Als ich in den späten Achtzigern das erste Mal auf einer Mottoparty namens Fisch-sucht-Fahrrad war, fand ich das unglaublich originell. Das gleichnamige Buch war grad erschienen („Eine Frau baucht einen Mann so nötig wie ein Fisch ein Fahrrad“-auf Amazon nicht mehr zu finden) und mir und ein paar Freundinnen erschien das irgendwie eine effektive Geschichte zu sein. Hinweis an U30: Internet war noch nicht erfunden.

Nun wollten wir (paar Mädchen) aktuell für einen Freund eine adäquate Partnerin suchen. Ähnlich wie bei einer Vieh-Auktion konnten wir sie bei so einem zielorientierten Event direkt in Augenschein nehmen. Mir wurde schon im Vorhinein verboten, die Lefzen einer geeigneten Kandidatin hochzuziehen, um so die Zähne zu prüfen.

Die Partyreihe Ü40 versprach altersgerechte Zuteilung. Ich hätte allerdings nie gedacht, wie schamlos Ü40 ausgelegt wird. Es gibt doch auch bestimmt irgendwo reguläre Ü60-Partys. Da müssen die doch nicht den Schnitt versauen. Auch wusste ich nicht, dass es meist Männer sind, die da hin gehen. Unseren Kumpel haben wir nicht an die Frau bekommen, aber dafür haben wir viele Ü60-Blicke geerntet.
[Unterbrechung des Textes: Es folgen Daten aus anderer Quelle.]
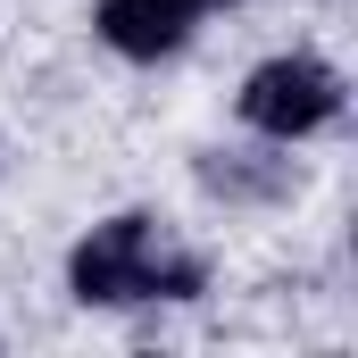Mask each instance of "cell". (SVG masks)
<instances>
[{
    "label": "cell",
    "mask_w": 358,
    "mask_h": 358,
    "mask_svg": "<svg viewBox=\"0 0 358 358\" xmlns=\"http://www.w3.org/2000/svg\"><path fill=\"white\" fill-rule=\"evenodd\" d=\"M67 275H76V300H100V308H117V300H192L200 292V267L159 250L150 217H108L76 250Z\"/></svg>",
    "instance_id": "1"
},
{
    "label": "cell",
    "mask_w": 358,
    "mask_h": 358,
    "mask_svg": "<svg viewBox=\"0 0 358 358\" xmlns=\"http://www.w3.org/2000/svg\"><path fill=\"white\" fill-rule=\"evenodd\" d=\"M334 108H342V76H334L325 59H267V67L242 84V117H250L259 134H275V142L317 134Z\"/></svg>",
    "instance_id": "2"
},
{
    "label": "cell",
    "mask_w": 358,
    "mask_h": 358,
    "mask_svg": "<svg viewBox=\"0 0 358 358\" xmlns=\"http://www.w3.org/2000/svg\"><path fill=\"white\" fill-rule=\"evenodd\" d=\"M192 8L200 0H100V42L125 59H159L192 34Z\"/></svg>",
    "instance_id": "3"
}]
</instances>
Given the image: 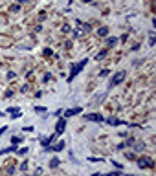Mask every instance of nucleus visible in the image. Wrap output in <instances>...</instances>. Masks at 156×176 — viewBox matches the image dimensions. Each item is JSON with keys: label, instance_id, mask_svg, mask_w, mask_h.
<instances>
[{"label": "nucleus", "instance_id": "1", "mask_svg": "<svg viewBox=\"0 0 156 176\" xmlns=\"http://www.w3.org/2000/svg\"><path fill=\"white\" fill-rule=\"evenodd\" d=\"M86 59H83V61H79V62H72V68H70V75H68V81H74L77 75H79V72L86 66Z\"/></svg>", "mask_w": 156, "mask_h": 176}, {"label": "nucleus", "instance_id": "2", "mask_svg": "<svg viewBox=\"0 0 156 176\" xmlns=\"http://www.w3.org/2000/svg\"><path fill=\"white\" fill-rule=\"evenodd\" d=\"M125 77H127V72H123V70H121V72H118V73L110 79V88H114V86H118L120 83H123V81H125Z\"/></svg>", "mask_w": 156, "mask_h": 176}, {"label": "nucleus", "instance_id": "3", "mask_svg": "<svg viewBox=\"0 0 156 176\" xmlns=\"http://www.w3.org/2000/svg\"><path fill=\"white\" fill-rule=\"evenodd\" d=\"M154 163H153V160L149 158V156H142V158H138V167L140 169H151Z\"/></svg>", "mask_w": 156, "mask_h": 176}, {"label": "nucleus", "instance_id": "4", "mask_svg": "<svg viewBox=\"0 0 156 176\" xmlns=\"http://www.w3.org/2000/svg\"><path fill=\"white\" fill-rule=\"evenodd\" d=\"M64 129H66V118H63V119H59V121H57V127H55V134H57V136H61V134L64 132Z\"/></svg>", "mask_w": 156, "mask_h": 176}, {"label": "nucleus", "instance_id": "5", "mask_svg": "<svg viewBox=\"0 0 156 176\" xmlns=\"http://www.w3.org/2000/svg\"><path fill=\"white\" fill-rule=\"evenodd\" d=\"M81 112H83V108H81V107H75V108L64 110V118H72V116H77V114H81Z\"/></svg>", "mask_w": 156, "mask_h": 176}, {"label": "nucleus", "instance_id": "6", "mask_svg": "<svg viewBox=\"0 0 156 176\" xmlns=\"http://www.w3.org/2000/svg\"><path fill=\"white\" fill-rule=\"evenodd\" d=\"M7 114L11 116V119H18V118H20V108L11 107V108H7Z\"/></svg>", "mask_w": 156, "mask_h": 176}, {"label": "nucleus", "instance_id": "7", "mask_svg": "<svg viewBox=\"0 0 156 176\" xmlns=\"http://www.w3.org/2000/svg\"><path fill=\"white\" fill-rule=\"evenodd\" d=\"M85 119H88V121H97V123L105 121L101 114H86V116H85Z\"/></svg>", "mask_w": 156, "mask_h": 176}, {"label": "nucleus", "instance_id": "8", "mask_svg": "<svg viewBox=\"0 0 156 176\" xmlns=\"http://www.w3.org/2000/svg\"><path fill=\"white\" fill-rule=\"evenodd\" d=\"M55 138H57V134H53V136H50V138H46V140H42V141H40V145H42V147L46 149V147H50V145L53 143V140H55Z\"/></svg>", "mask_w": 156, "mask_h": 176}, {"label": "nucleus", "instance_id": "9", "mask_svg": "<svg viewBox=\"0 0 156 176\" xmlns=\"http://www.w3.org/2000/svg\"><path fill=\"white\" fill-rule=\"evenodd\" d=\"M64 149V141H59V143H55L53 147H46V151H55V152H59V151H63Z\"/></svg>", "mask_w": 156, "mask_h": 176}, {"label": "nucleus", "instance_id": "10", "mask_svg": "<svg viewBox=\"0 0 156 176\" xmlns=\"http://www.w3.org/2000/svg\"><path fill=\"white\" fill-rule=\"evenodd\" d=\"M108 125H125V121H121V119H116V118H108V119H105Z\"/></svg>", "mask_w": 156, "mask_h": 176}, {"label": "nucleus", "instance_id": "11", "mask_svg": "<svg viewBox=\"0 0 156 176\" xmlns=\"http://www.w3.org/2000/svg\"><path fill=\"white\" fill-rule=\"evenodd\" d=\"M118 44V39L116 37H108L107 39V48H112V46H116Z\"/></svg>", "mask_w": 156, "mask_h": 176}, {"label": "nucleus", "instance_id": "12", "mask_svg": "<svg viewBox=\"0 0 156 176\" xmlns=\"http://www.w3.org/2000/svg\"><path fill=\"white\" fill-rule=\"evenodd\" d=\"M59 162H61L59 158H51V160H50V167H51V169H55V167H59Z\"/></svg>", "mask_w": 156, "mask_h": 176}, {"label": "nucleus", "instance_id": "13", "mask_svg": "<svg viewBox=\"0 0 156 176\" xmlns=\"http://www.w3.org/2000/svg\"><path fill=\"white\" fill-rule=\"evenodd\" d=\"M97 35L107 37V35H108V28H99V29H97Z\"/></svg>", "mask_w": 156, "mask_h": 176}, {"label": "nucleus", "instance_id": "14", "mask_svg": "<svg viewBox=\"0 0 156 176\" xmlns=\"http://www.w3.org/2000/svg\"><path fill=\"white\" fill-rule=\"evenodd\" d=\"M17 149H15V145H11V147H7V149H4V151H0V154H9V152H15Z\"/></svg>", "mask_w": 156, "mask_h": 176}, {"label": "nucleus", "instance_id": "15", "mask_svg": "<svg viewBox=\"0 0 156 176\" xmlns=\"http://www.w3.org/2000/svg\"><path fill=\"white\" fill-rule=\"evenodd\" d=\"M9 11H11V13H18V11H20V6H18V4H13V6L9 7Z\"/></svg>", "mask_w": 156, "mask_h": 176}, {"label": "nucleus", "instance_id": "16", "mask_svg": "<svg viewBox=\"0 0 156 176\" xmlns=\"http://www.w3.org/2000/svg\"><path fill=\"white\" fill-rule=\"evenodd\" d=\"M107 53H108V50H101V51H99V53H97V55H96V59H97V61H99V59H103V57H105V55H107Z\"/></svg>", "mask_w": 156, "mask_h": 176}, {"label": "nucleus", "instance_id": "17", "mask_svg": "<svg viewBox=\"0 0 156 176\" xmlns=\"http://www.w3.org/2000/svg\"><path fill=\"white\" fill-rule=\"evenodd\" d=\"M15 152H17V154H20V156H24V154L28 152V147H22V149H17Z\"/></svg>", "mask_w": 156, "mask_h": 176}, {"label": "nucleus", "instance_id": "18", "mask_svg": "<svg viewBox=\"0 0 156 176\" xmlns=\"http://www.w3.org/2000/svg\"><path fill=\"white\" fill-rule=\"evenodd\" d=\"M149 46H154V33H151V39H149Z\"/></svg>", "mask_w": 156, "mask_h": 176}, {"label": "nucleus", "instance_id": "19", "mask_svg": "<svg viewBox=\"0 0 156 176\" xmlns=\"http://www.w3.org/2000/svg\"><path fill=\"white\" fill-rule=\"evenodd\" d=\"M108 73H110V72H108V70H101V72H99V75H101V77H107V75H108Z\"/></svg>", "mask_w": 156, "mask_h": 176}, {"label": "nucleus", "instance_id": "20", "mask_svg": "<svg viewBox=\"0 0 156 176\" xmlns=\"http://www.w3.org/2000/svg\"><path fill=\"white\" fill-rule=\"evenodd\" d=\"M103 158H88V162H92V163H97V162H101Z\"/></svg>", "mask_w": 156, "mask_h": 176}, {"label": "nucleus", "instance_id": "21", "mask_svg": "<svg viewBox=\"0 0 156 176\" xmlns=\"http://www.w3.org/2000/svg\"><path fill=\"white\" fill-rule=\"evenodd\" d=\"M26 169H28V162H22L20 163V171H26Z\"/></svg>", "mask_w": 156, "mask_h": 176}, {"label": "nucleus", "instance_id": "22", "mask_svg": "<svg viewBox=\"0 0 156 176\" xmlns=\"http://www.w3.org/2000/svg\"><path fill=\"white\" fill-rule=\"evenodd\" d=\"M33 110H35V112H44V110H46V108H44V107H35V108H33Z\"/></svg>", "mask_w": 156, "mask_h": 176}, {"label": "nucleus", "instance_id": "23", "mask_svg": "<svg viewBox=\"0 0 156 176\" xmlns=\"http://www.w3.org/2000/svg\"><path fill=\"white\" fill-rule=\"evenodd\" d=\"M143 147H145V145H143V143H136V147H134V149H136V151H142V149H143Z\"/></svg>", "mask_w": 156, "mask_h": 176}, {"label": "nucleus", "instance_id": "24", "mask_svg": "<svg viewBox=\"0 0 156 176\" xmlns=\"http://www.w3.org/2000/svg\"><path fill=\"white\" fill-rule=\"evenodd\" d=\"M42 53H44V55H46V57H50V55H51V50H48V48H46V50H44V51H42Z\"/></svg>", "mask_w": 156, "mask_h": 176}, {"label": "nucleus", "instance_id": "25", "mask_svg": "<svg viewBox=\"0 0 156 176\" xmlns=\"http://www.w3.org/2000/svg\"><path fill=\"white\" fill-rule=\"evenodd\" d=\"M103 176H121V173H108V174H103Z\"/></svg>", "mask_w": 156, "mask_h": 176}, {"label": "nucleus", "instance_id": "26", "mask_svg": "<svg viewBox=\"0 0 156 176\" xmlns=\"http://www.w3.org/2000/svg\"><path fill=\"white\" fill-rule=\"evenodd\" d=\"M70 29H72V28H70V26H63V31H64V33H68V31H70Z\"/></svg>", "mask_w": 156, "mask_h": 176}, {"label": "nucleus", "instance_id": "27", "mask_svg": "<svg viewBox=\"0 0 156 176\" xmlns=\"http://www.w3.org/2000/svg\"><path fill=\"white\" fill-rule=\"evenodd\" d=\"M50 79H51V75H50V73H46V75H44V79H42V81H44V83H46V81H50Z\"/></svg>", "mask_w": 156, "mask_h": 176}, {"label": "nucleus", "instance_id": "28", "mask_svg": "<svg viewBox=\"0 0 156 176\" xmlns=\"http://www.w3.org/2000/svg\"><path fill=\"white\" fill-rule=\"evenodd\" d=\"M6 130H7V127H2V129H0V136H4V132H6Z\"/></svg>", "mask_w": 156, "mask_h": 176}, {"label": "nucleus", "instance_id": "29", "mask_svg": "<svg viewBox=\"0 0 156 176\" xmlns=\"http://www.w3.org/2000/svg\"><path fill=\"white\" fill-rule=\"evenodd\" d=\"M26 2H28V0H18V6H20V4H26Z\"/></svg>", "mask_w": 156, "mask_h": 176}, {"label": "nucleus", "instance_id": "30", "mask_svg": "<svg viewBox=\"0 0 156 176\" xmlns=\"http://www.w3.org/2000/svg\"><path fill=\"white\" fill-rule=\"evenodd\" d=\"M90 176H103L101 173H94V174H90Z\"/></svg>", "mask_w": 156, "mask_h": 176}, {"label": "nucleus", "instance_id": "31", "mask_svg": "<svg viewBox=\"0 0 156 176\" xmlns=\"http://www.w3.org/2000/svg\"><path fill=\"white\" fill-rule=\"evenodd\" d=\"M83 2H85V4H90V2H92V0H83Z\"/></svg>", "mask_w": 156, "mask_h": 176}, {"label": "nucleus", "instance_id": "32", "mask_svg": "<svg viewBox=\"0 0 156 176\" xmlns=\"http://www.w3.org/2000/svg\"><path fill=\"white\" fill-rule=\"evenodd\" d=\"M127 176H134V174H127Z\"/></svg>", "mask_w": 156, "mask_h": 176}, {"label": "nucleus", "instance_id": "33", "mask_svg": "<svg viewBox=\"0 0 156 176\" xmlns=\"http://www.w3.org/2000/svg\"><path fill=\"white\" fill-rule=\"evenodd\" d=\"M0 116H2V112H0Z\"/></svg>", "mask_w": 156, "mask_h": 176}]
</instances>
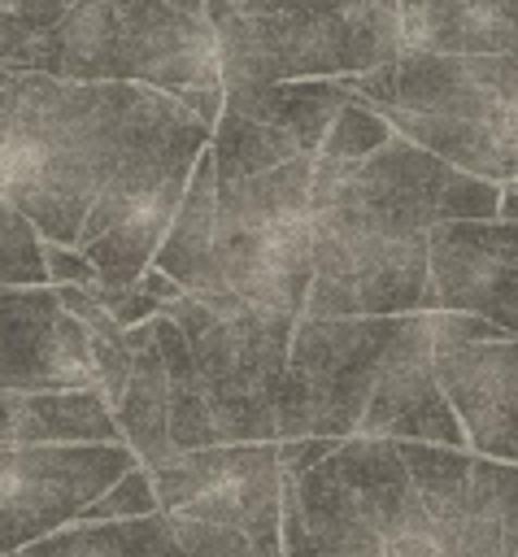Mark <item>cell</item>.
Listing matches in <instances>:
<instances>
[{"instance_id": "cell-1", "label": "cell", "mask_w": 518, "mask_h": 557, "mask_svg": "<svg viewBox=\"0 0 518 557\" xmlns=\"http://www.w3.org/2000/svg\"><path fill=\"white\" fill-rule=\"evenodd\" d=\"M501 187L387 135L366 157H313L305 318H387L440 309L431 231L496 222Z\"/></svg>"}, {"instance_id": "cell-2", "label": "cell", "mask_w": 518, "mask_h": 557, "mask_svg": "<svg viewBox=\"0 0 518 557\" xmlns=\"http://www.w3.org/2000/svg\"><path fill=\"white\" fill-rule=\"evenodd\" d=\"M313 157L300 152L270 170L218 174L209 148H200L152 270L200 300L305 313Z\"/></svg>"}, {"instance_id": "cell-3", "label": "cell", "mask_w": 518, "mask_h": 557, "mask_svg": "<svg viewBox=\"0 0 518 557\" xmlns=\"http://www.w3.org/2000/svg\"><path fill=\"white\" fill-rule=\"evenodd\" d=\"M170 104L139 83H65L0 70V196L39 239L74 248L135 135Z\"/></svg>"}, {"instance_id": "cell-4", "label": "cell", "mask_w": 518, "mask_h": 557, "mask_svg": "<svg viewBox=\"0 0 518 557\" xmlns=\"http://www.w3.org/2000/svg\"><path fill=\"white\" fill-rule=\"evenodd\" d=\"M396 135L483 183H518V52H400L335 78Z\"/></svg>"}, {"instance_id": "cell-5", "label": "cell", "mask_w": 518, "mask_h": 557, "mask_svg": "<svg viewBox=\"0 0 518 557\" xmlns=\"http://www.w3.org/2000/svg\"><path fill=\"white\" fill-rule=\"evenodd\" d=\"M283 557H444L392 440H340L283 479Z\"/></svg>"}, {"instance_id": "cell-6", "label": "cell", "mask_w": 518, "mask_h": 557, "mask_svg": "<svg viewBox=\"0 0 518 557\" xmlns=\"http://www.w3.org/2000/svg\"><path fill=\"white\" fill-rule=\"evenodd\" d=\"M35 74L65 83H139L165 96L222 87L213 26L161 0H74L44 35Z\"/></svg>"}, {"instance_id": "cell-7", "label": "cell", "mask_w": 518, "mask_h": 557, "mask_svg": "<svg viewBox=\"0 0 518 557\" xmlns=\"http://www.w3.org/2000/svg\"><path fill=\"white\" fill-rule=\"evenodd\" d=\"M183 557H283L279 444H218L148 466Z\"/></svg>"}, {"instance_id": "cell-8", "label": "cell", "mask_w": 518, "mask_h": 557, "mask_svg": "<svg viewBox=\"0 0 518 557\" xmlns=\"http://www.w3.org/2000/svg\"><path fill=\"white\" fill-rule=\"evenodd\" d=\"M209 122H200L170 96V104L122 152L74 239V248L91 261L100 287H126L152 265L183 205L192 165L209 144Z\"/></svg>"}, {"instance_id": "cell-9", "label": "cell", "mask_w": 518, "mask_h": 557, "mask_svg": "<svg viewBox=\"0 0 518 557\" xmlns=\"http://www.w3.org/2000/svg\"><path fill=\"white\" fill-rule=\"evenodd\" d=\"M187 339V357L218 444H270L287 370V344L300 313L178 296L161 309Z\"/></svg>"}, {"instance_id": "cell-10", "label": "cell", "mask_w": 518, "mask_h": 557, "mask_svg": "<svg viewBox=\"0 0 518 557\" xmlns=\"http://www.w3.org/2000/svg\"><path fill=\"white\" fill-rule=\"evenodd\" d=\"M400 313L296 318L274 409V440H353L370 387L392 352Z\"/></svg>"}, {"instance_id": "cell-11", "label": "cell", "mask_w": 518, "mask_h": 557, "mask_svg": "<svg viewBox=\"0 0 518 557\" xmlns=\"http://www.w3.org/2000/svg\"><path fill=\"white\" fill-rule=\"evenodd\" d=\"M222 87L257 83H300V78H344L366 74L400 57V30L348 17L340 9H296L213 22Z\"/></svg>"}, {"instance_id": "cell-12", "label": "cell", "mask_w": 518, "mask_h": 557, "mask_svg": "<svg viewBox=\"0 0 518 557\" xmlns=\"http://www.w3.org/2000/svg\"><path fill=\"white\" fill-rule=\"evenodd\" d=\"M444 557H518V466L470 448L396 440Z\"/></svg>"}, {"instance_id": "cell-13", "label": "cell", "mask_w": 518, "mask_h": 557, "mask_svg": "<svg viewBox=\"0 0 518 557\" xmlns=\"http://www.w3.org/2000/svg\"><path fill=\"white\" fill-rule=\"evenodd\" d=\"M131 466L126 444H0V557L70 527Z\"/></svg>"}, {"instance_id": "cell-14", "label": "cell", "mask_w": 518, "mask_h": 557, "mask_svg": "<svg viewBox=\"0 0 518 557\" xmlns=\"http://www.w3.org/2000/svg\"><path fill=\"white\" fill-rule=\"evenodd\" d=\"M0 387L96 392V331L65 309L52 283L0 287Z\"/></svg>"}, {"instance_id": "cell-15", "label": "cell", "mask_w": 518, "mask_h": 557, "mask_svg": "<svg viewBox=\"0 0 518 557\" xmlns=\"http://www.w3.org/2000/svg\"><path fill=\"white\" fill-rule=\"evenodd\" d=\"M431 283L440 309L474 313L518 339V222H440Z\"/></svg>"}, {"instance_id": "cell-16", "label": "cell", "mask_w": 518, "mask_h": 557, "mask_svg": "<svg viewBox=\"0 0 518 557\" xmlns=\"http://www.w3.org/2000/svg\"><path fill=\"white\" fill-rule=\"evenodd\" d=\"M435 379L466 448L518 466V339L505 335L435 352Z\"/></svg>"}, {"instance_id": "cell-17", "label": "cell", "mask_w": 518, "mask_h": 557, "mask_svg": "<svg viewBox=\"0 0 518 557\" xmlns=\"http://www.w3.org/2000/svg\"><path fill=\"white\" fill-rule=\"evenodd\" d=\"M400 52H518V0H400Z\"/></svg>"}, {"instance_id": "cell-18", "label": "cell", "mask_w": 518, "mask_h": 557, "mask_svg": "<svg viewBox=\"0 0 518 557\" xmlns=\"http://www.w3.org/2000/svg\"><path fill=\"white\" fill-rule=\"evenodd\" d=\"M0 444H122L100 392L0 387Z\"/></svg>"}, {"instance_id": "cell-19", "label": "cell", "mask_w": 518, "mask_h": 557, "mask_svg": "<svg viewBox=\"0 0 518 557\" xmlns=\"http://www.w3.org/2000/svg\"><path fill=\"white\" fill-rule=\"evenodd\" d=\"M348 104V91L335 78H300V83H257V87H222V109L287 131L300 148L318 152L326 126Z\"/></svg>"}, {"instance_id": "cell-20", "label": "cell", "mask_w": 518, "mask_h": 557, "mask_svg": "<svg viewBox=\"0 0 518 557\" xmlns=\"http://www.w3.org/2000/svg\"><path fill=\"white\" fill-rule=\"evenodd\" d=\"M4 557H183L165 518H126V522H70L17 553Z\"/></svg>"}, {"instance_id": "cell-21", "label": "cell", "mask_w": 518, "mask_h": 557, "mask_svg": "<svg viewBox=\"0 0 518 557\" xmlns=\"http://www.w3.org/2000/svg\"><path fill=\"white\" fill-rule=\"evenodd\" d=\"M74 0H0V70H35L44 35Z\"/></svg>"}, {"instance_id": "cell-22", "label": "cell", "mask_w": 518, "mask_h": 557, "mask_svg": "<svg viewBox=\"0 0 518 557\" xmlns=\"http://www.w3.org/2000/svg\"><path fill=\"white\" fill-rule=\"evenodd\" d=\"M104 309H109V318L126 331V326H139V322H148V318H157L170 300H178L183 296V287L174 283V278H165L161 270H144L135 283H126V287H87Z\"/></svg>"}, {"instance_id": "cell-23", "label": "cell", "mask_w": 518, "mask_h": 557, "mask_svg": "<svg viewBox=\"0 0 518 557\" xmlns=\"http://www.w3.org/2000/svg\"><path fill=\"white\" fill-rule=\"evenodd\" d=\"M392 135V126L348 91V104L335 113V122L326 126L322 144H318V157H335V161H348V157H366L370 148H379L383 139Z\"/></svg>"}, {"instance_id": "cell-24", "label": "cell", "mask_w": 518, "mask_h": 557, "mask_svg": "<svg viewBox=\"0 0 518 557\" xmlns=\"http://www.w3.org/2000/svg\"><path fill=\"white\" fill-rule=\"evenodd\" d=\"M157 513V496H152V479L144 466H131L113 487H104L74 522H126V518H152Z\"/></svg>"}, {"instance_id": "cell-25", "label": "cell", "mask_w": 518, "mask_h": 557, "mask_svg": "<svg viewBox=\"0 0 518 557\" xmlns=\"http://www.w3.org/2000/svg\"><path fill=\"white\" fill-rule=\"evenodd\" d=\"M44 274H48V283H74V287H96L100 283L91 261L78 248L48 244V239H44Z\"/></svg>"}, {"instance_id": "cell-26", "label": "cell", "mask_w": 518, "mask_h": 557, "mask_svg": "<svg viewBox=\"0 0 518 557\" xmlns=\"http://www.w3.org/2000/svg\"><path fill=\"white\" fill-rule=\"evenodd\" d=\"M161 4H170V9H178V13H187V17H200V22H209V26L231 13V0H161Z\"/></svg>"}, {"instance_id": "cell-27", "label": "cell", "mask_w": 518, "mask_h": 557, "mask_svg": "<svg viewBox=\"0 0 518 557\" xmlns=\"http://www.w3.org/2000/svg\"><path fill=\"white\" fill-rule=\"evenodd\" d=\"M509 187H514V191H518V183H509Z\"/></svg>"}]
</instances>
Verstohlen verkrochen wir uns in eine Ecke und beobachteten das Treiben auf der Tanzfläche. Eine von uns flüsterte erschrocken: „Das ist wie bei einem Unfall zusehen. Ich muss hier weg.“

Wir zerrten unseren Kumpel aus dem Etablissement und beschlossen, uns dem Zeitgeist anzupassen. Wir melden uns alle im Internet an und werden gemeinsam eine uns genehme Gefährtin für ihn finden. Der Nickname „Fahrradfisch“ wurde von allen abgelehnt. Ich fand, dass es eine feine Hommage an die Achtziger gewesen wäre.